You’re also probably used to throwing away those pesky leaves on the stalks before giving the florets a good steam.
However, you might want to add these leaves to your salads and soups instead of tossing them. Research shows that broccoli leaves contain high levels of phenolics and other antioxidants that are potent cancer fighters as well as free-radical scavengers, which helps prevent aging and inflammation (10).
7. Cauliflower Leaves
Chopping up those greens surrounding cauliflower heads and sautéing them with the rest of your dish might be one of the best ideas you’ve had in the kitchen.
Cauliflower greens are rich in vitamin C, a potent anti-aging antioxidant, as well as iron and beta-carotene. Apparently, the iron content is highly absorbable and great for cases of anemia; one study showed incorporating cauliflower leaves into the diets of anemic girls had a significant positive effect on iron levels (11).
8. Kiwi Skins
Just because they’re fuzzy doesn’t mean they’re inedible!
Eating the skin of kiwis will give you an extra dose of fiber along with the kiwi’s flesh (which contains more vitamin C than an orange), plus an abundance of vitamin K and antioxidants. Participants in a study eating kiwis daily showed marked improvement of IBS and other digestive issues, which may be contributed to kiwi’s fiber (12).
Blend these skins into a smoothie or chew them up on their own. I like to eat them after I’ve enjoyed the inner flesh.
9. Banana Peels
No one would ever slip on a discarded banana peel again if they knew the benefits they were tossing away.
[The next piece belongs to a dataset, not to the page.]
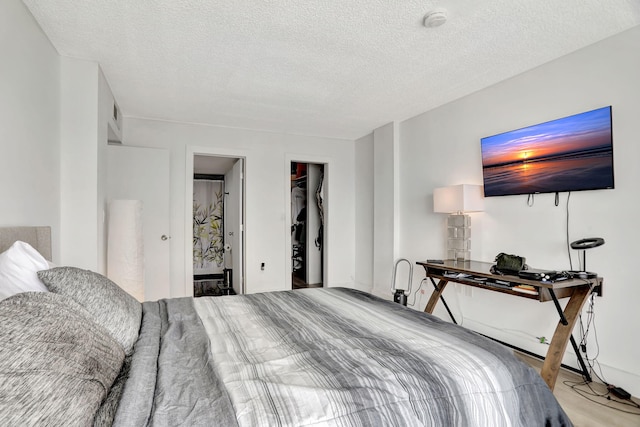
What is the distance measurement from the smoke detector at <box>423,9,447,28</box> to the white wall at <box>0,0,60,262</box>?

Aside from being excellent teeth whiteners, banana peels have also been found to have antimicrobial properties. Not to mention these edible foods are filled with beneficial bioactive compounds such as flavonoids, tannins, phlobatannins, and alkaloids that have anti-inflammatory and antidiabetic effects (13).
So next time you make a banana smoothie, don’t be afraid to add the peel.
Not only do all of these weeds and “scraps” contain tons of health benefits, but using them instead of sending them to death at the dump also benefits the environment and lowers your carbon footprint. It opens your eyes to the possibilities that lie within common weeds and plants, and you’ll be able to reap the nutritional benefits of these edible foods. Just remember to wash them really well to avoid possible pesticides (the same goes for any fruit and veggie, including apples, pears, etc.), and if they have a bitter taste, you can always blend them into a smoothie or sauté them with a savory dish.
One thing is for sure: you’ll be much more gentle with those dandelions in your yard!